**Task directions:**
Reproduce all of the material below line for line, leaving the pictures out of your answer.

((

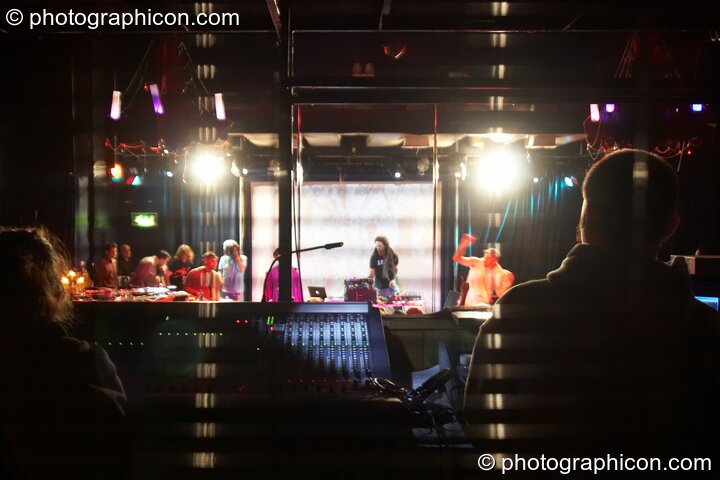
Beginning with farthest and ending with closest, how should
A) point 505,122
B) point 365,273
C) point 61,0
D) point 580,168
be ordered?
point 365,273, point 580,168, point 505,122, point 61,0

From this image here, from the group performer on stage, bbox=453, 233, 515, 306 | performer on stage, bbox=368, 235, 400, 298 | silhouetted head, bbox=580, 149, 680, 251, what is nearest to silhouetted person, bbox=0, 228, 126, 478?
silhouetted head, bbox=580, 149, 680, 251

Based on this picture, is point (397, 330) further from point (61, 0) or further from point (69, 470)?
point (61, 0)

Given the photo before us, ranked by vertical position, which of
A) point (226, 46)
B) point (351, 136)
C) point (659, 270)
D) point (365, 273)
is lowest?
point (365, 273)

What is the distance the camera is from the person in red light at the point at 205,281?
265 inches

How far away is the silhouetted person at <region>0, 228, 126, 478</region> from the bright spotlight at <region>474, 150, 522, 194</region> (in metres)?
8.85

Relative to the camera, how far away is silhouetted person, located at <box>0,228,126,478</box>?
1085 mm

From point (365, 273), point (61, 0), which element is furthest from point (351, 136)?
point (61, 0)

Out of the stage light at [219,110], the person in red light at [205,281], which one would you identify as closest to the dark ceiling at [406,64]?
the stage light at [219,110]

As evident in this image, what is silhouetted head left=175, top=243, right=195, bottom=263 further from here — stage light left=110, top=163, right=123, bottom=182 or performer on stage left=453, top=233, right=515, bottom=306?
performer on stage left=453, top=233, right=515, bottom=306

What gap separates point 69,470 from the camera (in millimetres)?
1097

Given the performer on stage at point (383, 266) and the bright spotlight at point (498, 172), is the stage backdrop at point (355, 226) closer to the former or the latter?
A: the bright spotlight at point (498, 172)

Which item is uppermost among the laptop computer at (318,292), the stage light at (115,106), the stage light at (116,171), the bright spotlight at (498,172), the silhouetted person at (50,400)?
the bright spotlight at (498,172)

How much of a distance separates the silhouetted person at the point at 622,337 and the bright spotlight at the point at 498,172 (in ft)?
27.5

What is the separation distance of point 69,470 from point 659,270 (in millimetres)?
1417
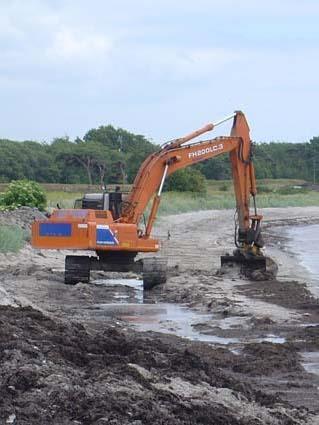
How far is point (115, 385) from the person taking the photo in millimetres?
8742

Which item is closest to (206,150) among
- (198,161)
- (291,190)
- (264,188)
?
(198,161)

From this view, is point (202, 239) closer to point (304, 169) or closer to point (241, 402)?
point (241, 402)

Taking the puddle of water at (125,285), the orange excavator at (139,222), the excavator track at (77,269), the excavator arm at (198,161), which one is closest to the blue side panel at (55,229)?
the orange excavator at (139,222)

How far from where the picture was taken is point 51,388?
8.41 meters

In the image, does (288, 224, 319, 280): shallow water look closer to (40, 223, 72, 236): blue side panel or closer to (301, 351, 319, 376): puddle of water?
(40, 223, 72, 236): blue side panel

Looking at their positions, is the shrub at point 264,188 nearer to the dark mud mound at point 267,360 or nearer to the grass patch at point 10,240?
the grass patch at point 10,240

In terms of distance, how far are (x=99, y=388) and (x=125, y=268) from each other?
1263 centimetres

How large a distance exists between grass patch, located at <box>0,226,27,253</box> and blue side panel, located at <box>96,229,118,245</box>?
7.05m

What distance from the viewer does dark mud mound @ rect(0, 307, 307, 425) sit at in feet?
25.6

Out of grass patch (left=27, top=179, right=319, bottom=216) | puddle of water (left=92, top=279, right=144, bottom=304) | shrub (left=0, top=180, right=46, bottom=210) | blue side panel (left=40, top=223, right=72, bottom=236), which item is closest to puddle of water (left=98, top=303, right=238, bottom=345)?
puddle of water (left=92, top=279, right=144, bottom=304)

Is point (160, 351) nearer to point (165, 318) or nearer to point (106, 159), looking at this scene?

))

**Final result:**
Beginning with farthest and ending with closest, how should
A) point 505,122
B) point 365,273
C) point 61,0
D) point 580,168
be ordered?
point 365,273, point 580,168, point 505,122, point 61,0

From this image here, from the group performer on stage, bbox=453, 233, 515, 306 | performer on stage, bbox=368, 235, 400, 298 | silhouetted head, bbox=580, 149, 680, 251, what is nearest to silhouetted person, bbox=0, 228, 126, 478?
silhouetted head, bbox=580, 149, 680, 251

Based on this picture, is point (397, 330) further from point (61, 0) or further from point (69, 470)?
point (61, 0)

Given the photo before us, ranked by vertical position, which of
A) point (226, 46)
B) point (351, 136)
C) point (659, 270)
D) point (365, 273)
is lowest?
point (365, 273)

What is the distance the camera is from the person in red light at the point at 205,281?
265 inches

How far away is the silhouetted person at <region>0, 228, 126, 478</region> from the bright spotlight at <region>474, 150, 522, 194</region> (in metres)?
8.85

Relative to the camera, how far away is silhouetted person, located at <box>0,228,126,478</box>?
1085 mm

From point (365, 273), point (61, 0), which element is furthest from point (351, 136)?
point (61, 0)

Out of the stage light at [219,110], the person in red light at [205,281], which one would you identify as closest to the dark ceiling at [406,64]?
the stage light at [219,110]

As evident in this image, what is silhouetted head left=175, top=243, right=195, bottom=263 further from here — stage light left=110, top=163, right=123, bottom=182 or performer on stage left=453, top=233, right=515, bottom=306?
performer on stage left=453, top=233, right=515, bottom=306

What gap separates point 69,470 from the camera (in millimetres)?
1097

Given the performer on stage at point (383, 266) and the bright spotlight at point (498, 172), is the stage backdrop at point (355, 226) closer to the former or the latter?
A: the bright spotlight at point (498, 172)

Which item is uppermost among the laptop computer at (318,292), the stage light at (115,106), the stage light at (116,171), the bright spotlight at (498,172), the silhouetted person at (50,400)?
the bright spotlight at (498,172)

How much of a distance separates the silhouetted person at the point at 622,337 and the bright spotlight at the point at 498,172 (in ft)?
27.5

What is the separation distance of point 69,470 from point 659,270 (in millimetres)?
1417
How far is point (115, 385) from the person taking the photo in millimetres?
8742

Which item is closest to (206,150) among
- (198,161)
- (291,190)
- (264,188)
?
(198,161)

From this view, is point (202, 239) closer to point (304, 169) or closer to point (241, 402)?
point (241, 402)

Taking the puddle of water at (125,285), the orange excavator at (139,222), the excavator track at (77,269), the excavator arm at (198,161), which one is closest to the blue side panel at (55,229)?
the orange excavator at (139,222)

How far from where the picture was taken is point 51,388?
8.41 meters

In the image, does (288, 224, 319, 280): shallow water look closer to (40, 223, 72, 236): blue side panel or closer to (301, 351, 319, 376): puddle of water?
(40, 223, 72, 236): blue side panel

Looking at their positions, is the shrub at point 264,188 nearer to the dark mud mound at point 267,360 or nearer to the grass patch at point 10,240?
the grass patch at point 10,240

In terms of distance, how far are (x=99, y=388) and (x=125, y=268) from each other?
1263 centimetres

How large a distance exists between grass patch, located at <box>0,226,27,253</box> and blue side panel, located at <box>96,229,118,245</box>?
7.05m

What distance from the viewer does dark mud mound @ rect(0, 307, 307, 425) sit at in feet?
25.6

Out of grass patch (left=27, top=179, right=319, bottom=216) | puddle of water (left=92, top=279, right=144, bottom=304) | shrub (left=0, top=180, right=46, bottom=210) | blue side panel (left=40, top=223, right=72, bottom=236), which item is closest to puddle of water (left=98, top=303, right=238, bottom=345)?
puddle of water (left=92, top=279, right=144, bottom=304)

Is point (160, 351) nearer to point (165, 318) or nearer to point (106, 159), looking at this scene?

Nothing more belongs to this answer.